Client-Server Relationship
  • Client and server communications involve:

    • Clients querying servers for information.

    • Servers processing requests, retrieving required data, and returning it to clients.

Transformation in Computing

Historical Progression
  1. 1970s: Mainframe Computing

    • Database systems integrated hardware and software using dumb terminals.

    • Terminals processed commands using mainframes as storage.

  2. 1980s: Desktop Computing

    • Increased processing migrated from mainframes to client PCs (smart clients).

    • GUI applications emerged, leading to popular software such as Office applications.

  3. 1990s: Client/Server Computing

    • Combination of centralized and local processing with the use of the Internet for requests.

    • Data managed on database servers, with web applications accessing essential business functionalities.

  4. 2000s: Grid Computing

    • Utilizes pooled computing resources across networked servers like utility services.

    • Operates as an efficient information processing network.

  5. 2010s: Cloud Computing

    • Internet-based processing services providing resources like IaaS, PaaS, and SaaS.

    • Examples range from renting servers to directly accessing software over the web.

History of the Database Timeline

  • 1960s: Price drop of computers and increased storage capabilities for businesses.

  • 1970-72: E.F. Codd's relational model proposal.

  • 1976: P. Chen introduces the entity relationship model for database design.

  • Early 1980s: Launch of early relational database systems such as Oracle's Version 2.

  • Mid-1980s: SQL popularity.

  • 1990s: Boom in database tools due to the Internet.

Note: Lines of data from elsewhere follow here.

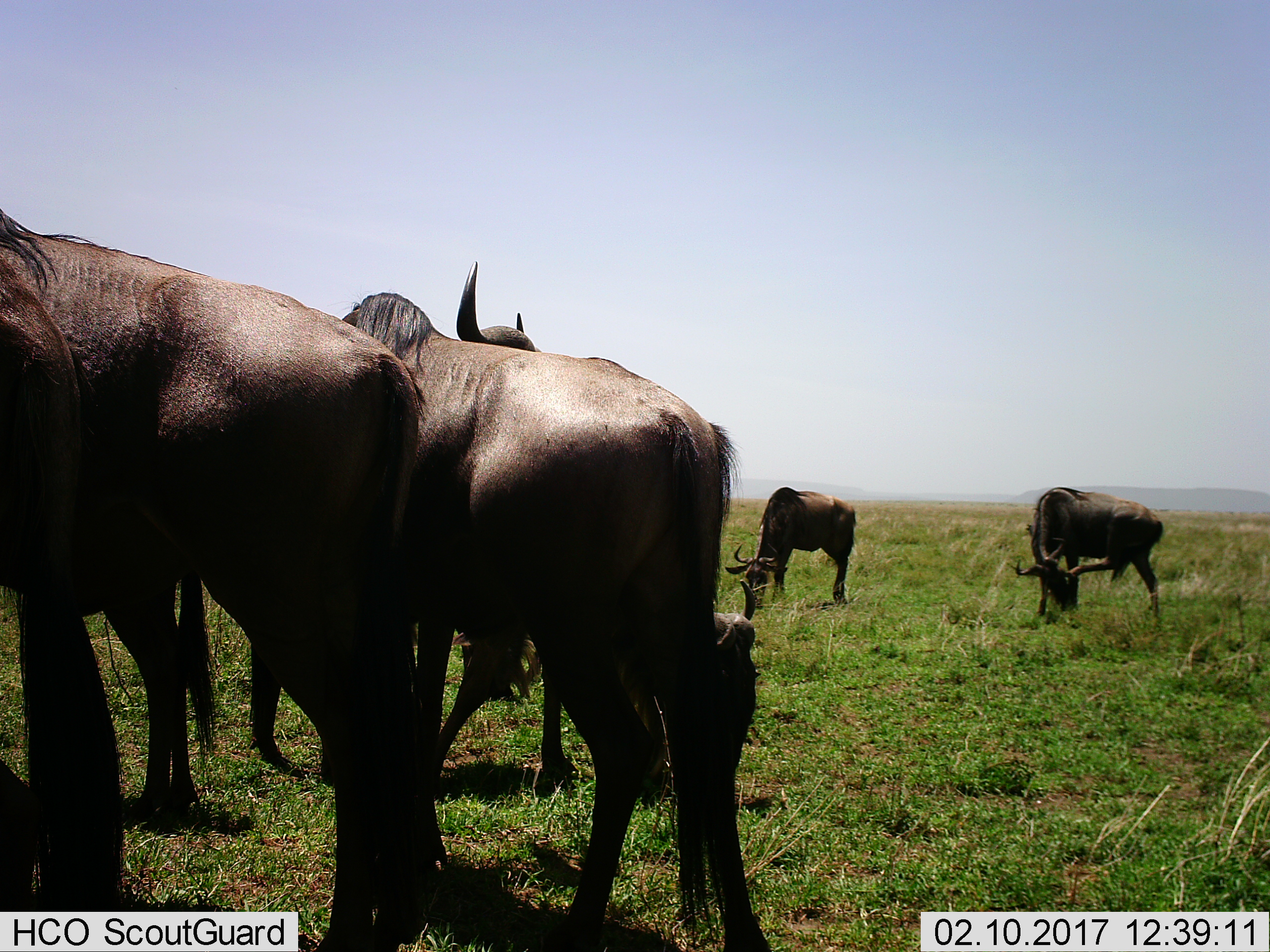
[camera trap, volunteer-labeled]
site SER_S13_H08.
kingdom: Animalia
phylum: Chordata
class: Mammalia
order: Artiodactyla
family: Bovidae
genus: Connochaetes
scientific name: Connochaetes taurinus taurinus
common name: blue wildebeest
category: wildebeestblue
Wildebeestblue (blue wildebeest) (Connochaetes taurinus taurinus), count 5. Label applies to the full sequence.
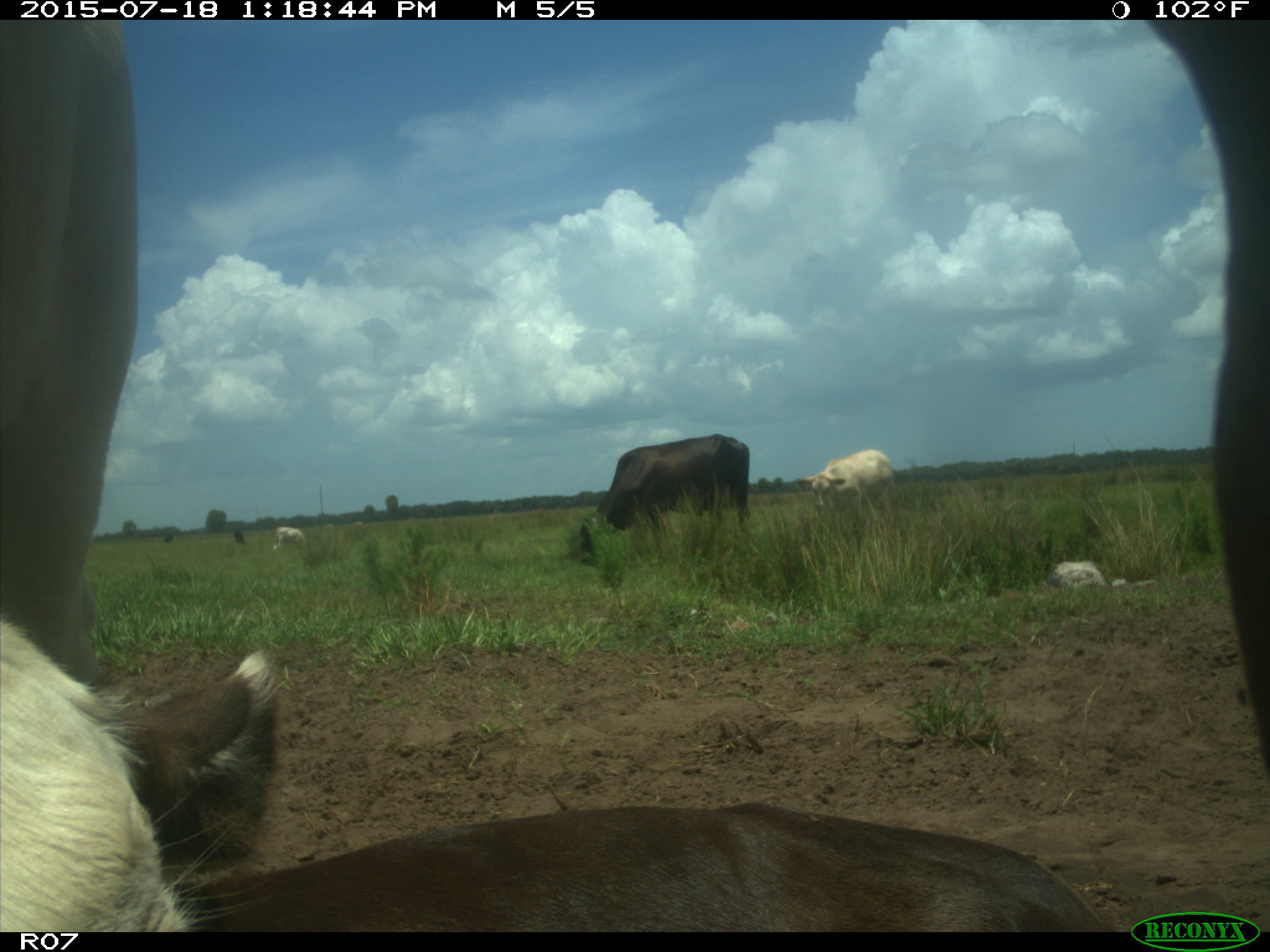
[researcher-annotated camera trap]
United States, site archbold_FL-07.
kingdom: Animalia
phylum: Chordata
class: Mammalia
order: Artiodactyla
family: Bovidae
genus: Bos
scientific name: Bos taurus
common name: domestic cow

  • 2000s: Significant growth of database applications in various sectors.

  • 2010s: Rise of Cloud Computing, transforming into a multi-billion dollar industry.

Examples of Database Applications

  • Education: Managing details about courses, students, and faculty.

  • Finance: Storing customer and transaction information.

  • Transport: Airline and railway reservations.

  • Healthcare: Maintaining patient records.

  • Telecommunications: Storing network and billing information.

  • Digital Publishing: Managing online data and resources.

Summary

  • In this lesson, students learned to:

    • Differentiate between data and information.

    • Define a database and its management system.

    • Recognize computing transformations.

    • Identify various real-world applications of databases across industries.